• Material to process:
_ _ _ _

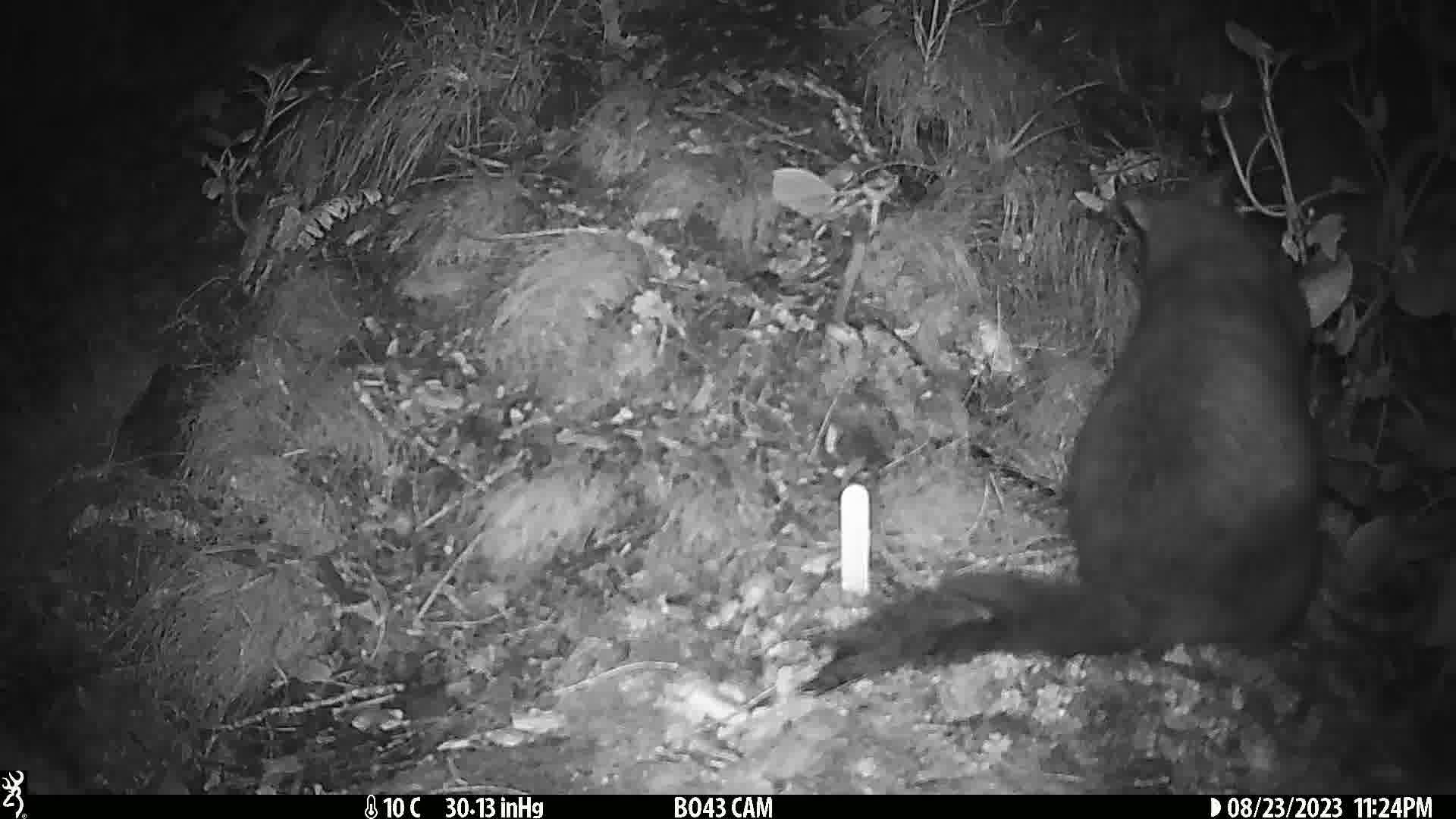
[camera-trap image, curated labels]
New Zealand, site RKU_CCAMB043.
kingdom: Animalia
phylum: Chordata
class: Mammalia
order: Diprotodontia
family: Phalangeridae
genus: Trichosurus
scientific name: Trichosurus vulpecula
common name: common brushtail possum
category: possum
Possum (common brushtail possum) (Trichosurus vulpecula).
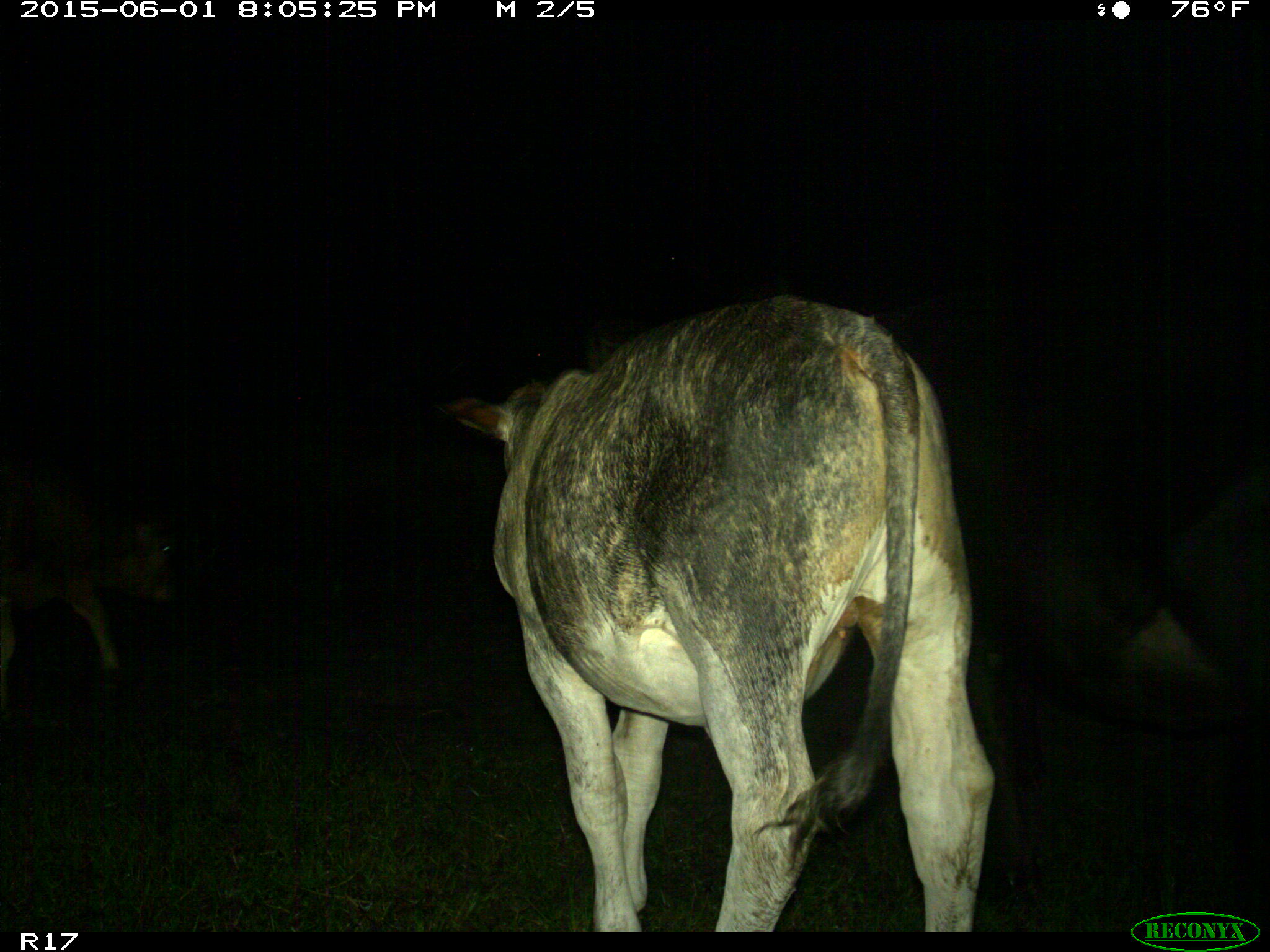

_ _ _ _

• Problem: Starting at the line with "New Zealand, site RKU_CCAMB043.", reproduce exactly each line through the end of the entries, including the first and the last, and skip the pictures.

• Response to the task:
New Zealand, site RKU_CCAMB043.
kingdom: Animalia
phylum: Chordata
class: Mammalia
order: Diprotodontia
family: Phalangeridae
genus: Trichosurus
scientific name: Trichosurus vulpecula
common name: common brushtail possum
category: possum
Possum (common brushtail possum) (Trichosurus vulpecula).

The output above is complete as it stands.